Collected data:

....................

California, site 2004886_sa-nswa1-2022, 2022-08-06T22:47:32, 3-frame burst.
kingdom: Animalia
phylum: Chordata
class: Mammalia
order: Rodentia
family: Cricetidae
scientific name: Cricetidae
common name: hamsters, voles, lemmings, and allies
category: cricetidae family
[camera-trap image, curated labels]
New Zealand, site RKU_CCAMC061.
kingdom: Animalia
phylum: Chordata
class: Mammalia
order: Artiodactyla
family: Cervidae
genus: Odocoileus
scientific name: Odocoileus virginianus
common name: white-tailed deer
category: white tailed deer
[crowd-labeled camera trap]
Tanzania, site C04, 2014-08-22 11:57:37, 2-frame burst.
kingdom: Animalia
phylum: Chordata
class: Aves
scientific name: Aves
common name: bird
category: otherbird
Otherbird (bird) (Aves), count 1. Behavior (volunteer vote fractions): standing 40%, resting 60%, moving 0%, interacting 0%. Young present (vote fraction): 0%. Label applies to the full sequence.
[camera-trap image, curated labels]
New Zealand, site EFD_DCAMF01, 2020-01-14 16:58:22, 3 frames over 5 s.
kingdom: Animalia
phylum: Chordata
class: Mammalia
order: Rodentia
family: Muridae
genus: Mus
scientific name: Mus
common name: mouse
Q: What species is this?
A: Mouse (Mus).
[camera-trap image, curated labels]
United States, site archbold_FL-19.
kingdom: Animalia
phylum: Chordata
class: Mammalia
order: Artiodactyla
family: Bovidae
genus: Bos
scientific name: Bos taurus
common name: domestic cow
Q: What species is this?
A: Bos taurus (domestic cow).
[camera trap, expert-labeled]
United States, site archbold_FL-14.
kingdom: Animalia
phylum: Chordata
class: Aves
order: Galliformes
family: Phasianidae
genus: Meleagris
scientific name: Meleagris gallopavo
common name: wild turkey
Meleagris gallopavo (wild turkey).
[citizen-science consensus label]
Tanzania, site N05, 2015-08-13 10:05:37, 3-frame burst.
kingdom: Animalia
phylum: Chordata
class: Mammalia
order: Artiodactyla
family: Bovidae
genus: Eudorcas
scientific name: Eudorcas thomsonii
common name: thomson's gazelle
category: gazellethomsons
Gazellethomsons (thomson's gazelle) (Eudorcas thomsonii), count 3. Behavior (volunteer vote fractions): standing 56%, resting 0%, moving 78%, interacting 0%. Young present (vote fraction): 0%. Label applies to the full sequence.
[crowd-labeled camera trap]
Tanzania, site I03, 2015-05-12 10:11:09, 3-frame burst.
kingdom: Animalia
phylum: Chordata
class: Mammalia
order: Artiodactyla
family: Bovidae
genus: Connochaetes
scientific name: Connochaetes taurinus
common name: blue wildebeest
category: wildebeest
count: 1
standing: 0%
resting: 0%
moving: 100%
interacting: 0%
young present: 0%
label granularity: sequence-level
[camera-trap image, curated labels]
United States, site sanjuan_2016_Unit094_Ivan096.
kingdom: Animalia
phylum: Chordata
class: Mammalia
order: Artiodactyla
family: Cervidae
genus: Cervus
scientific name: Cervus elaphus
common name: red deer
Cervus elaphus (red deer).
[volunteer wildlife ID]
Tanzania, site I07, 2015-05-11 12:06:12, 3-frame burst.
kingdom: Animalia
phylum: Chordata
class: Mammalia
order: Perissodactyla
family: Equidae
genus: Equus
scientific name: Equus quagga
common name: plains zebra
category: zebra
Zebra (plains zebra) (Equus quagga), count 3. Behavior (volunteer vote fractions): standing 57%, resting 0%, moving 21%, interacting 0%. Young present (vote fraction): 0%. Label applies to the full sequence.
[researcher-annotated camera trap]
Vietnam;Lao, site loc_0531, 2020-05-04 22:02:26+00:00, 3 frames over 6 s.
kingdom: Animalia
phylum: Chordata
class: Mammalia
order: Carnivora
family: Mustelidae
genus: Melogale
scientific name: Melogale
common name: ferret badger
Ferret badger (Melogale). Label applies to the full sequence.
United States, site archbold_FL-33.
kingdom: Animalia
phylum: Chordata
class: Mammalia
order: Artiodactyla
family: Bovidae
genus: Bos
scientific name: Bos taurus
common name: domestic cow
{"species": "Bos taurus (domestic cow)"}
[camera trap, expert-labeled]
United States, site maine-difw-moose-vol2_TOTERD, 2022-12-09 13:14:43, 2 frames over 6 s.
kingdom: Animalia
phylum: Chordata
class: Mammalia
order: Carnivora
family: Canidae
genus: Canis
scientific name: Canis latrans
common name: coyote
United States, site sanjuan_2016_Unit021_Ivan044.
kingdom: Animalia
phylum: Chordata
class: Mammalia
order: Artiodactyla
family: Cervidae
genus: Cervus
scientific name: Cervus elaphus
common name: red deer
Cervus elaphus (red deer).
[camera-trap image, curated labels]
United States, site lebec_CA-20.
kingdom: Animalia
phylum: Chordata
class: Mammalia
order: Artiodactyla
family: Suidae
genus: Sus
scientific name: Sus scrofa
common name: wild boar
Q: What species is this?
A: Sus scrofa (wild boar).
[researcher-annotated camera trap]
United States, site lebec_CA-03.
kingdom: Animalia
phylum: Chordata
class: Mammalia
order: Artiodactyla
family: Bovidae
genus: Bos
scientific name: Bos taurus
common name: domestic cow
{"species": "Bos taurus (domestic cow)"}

....................

| ABOUT THIS EXERCISE |
Only the lines from the one containing "scientific name: Sus scrofa" through the last line of the records should appear, each written out exactly.

| EXERCISE OUTPUT |
scientific name: Sus scrofa
common name: wild boar
Q: What species is this?
A: Sus scrofa (wild boar).
[researcher-annotated camera trap]
United States, site lebec_CA-03.
kingdom: Animalia
phylum: Chordata
class: Mammalia
order: Artiodactyla
family: Bovidae
genus: Bos
scientific name: Bos taurus
common name: domestic cow
{"species": "Bos taurus (domestic cow)"}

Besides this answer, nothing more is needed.